Sentii la rabbia dilaniarmi dentro, lui sbattè la finestra e la richiuse. Continuai a fissare gli edifici e il rosa dell'alba che iniziava a macchiare il cielo grigio e statico. Mi passo un brivido lungo la schiena, una goccia di pioggia scese e mi bagnò il piede. Chiusi gli occhi. Vento, passi per strada, le macchine in lontananza, se stavo abbastanza zitta anche con la mente riuscivo a sentire il respiro della città. Tornai dal mio viaggio mentale, rientrai in stanza e vidi che lui stava appoggiato con la schiena allo schienale del letto. Perfettamente sveglio. E luicido.
- Ti dispiacerebbe ridarmi la sigaretta che mi hai fatto cadere di sotto prima? - gli chiesi scorbutica.
- Preferirei non dover più fumare a vita.

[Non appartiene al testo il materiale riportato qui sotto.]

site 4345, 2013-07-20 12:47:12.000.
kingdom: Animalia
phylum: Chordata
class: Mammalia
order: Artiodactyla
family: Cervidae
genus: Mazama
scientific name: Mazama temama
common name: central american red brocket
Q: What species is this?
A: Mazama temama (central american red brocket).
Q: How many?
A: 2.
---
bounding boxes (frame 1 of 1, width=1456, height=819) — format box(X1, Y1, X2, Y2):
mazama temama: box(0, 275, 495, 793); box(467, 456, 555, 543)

Gli mostrai il dito medio e mi sedetti alla sedia davanti la scrivania, con le braccia conserte. Avevo i piedi freddi, gelidi, così come le mani. Mi sembrava di avere dei blocchi di ghiaccio al posto di essi.
- E poi tu avevi detto di non fumare – biascicò lui guardandomi fisso.
- E allora? Esistono cose chiamate 'bugie'.
- Ha ha ha. Davvero divertente. - sarcasmo nella voce.
Rabbrividii, mi alzai dalla sedia e andai in bagno. Accesi la luce e mi guardai allo specchio: rossetto sulle guance, aloni neri causati dalla matita e dal mascara dovunque, e in più avevo i capelli umidi e crespi. Ero lo scempio. Tornai in stanza, mi attorcigliai i capelli e mi ci infilai due penne trovate in giro e poi mi misi sul letto. Erano ormai le sette, ero frustrata, infreddolita e necessitavo nicotina. E il tizio che era con me non era nemmeno di buona compagnia. Fanculo.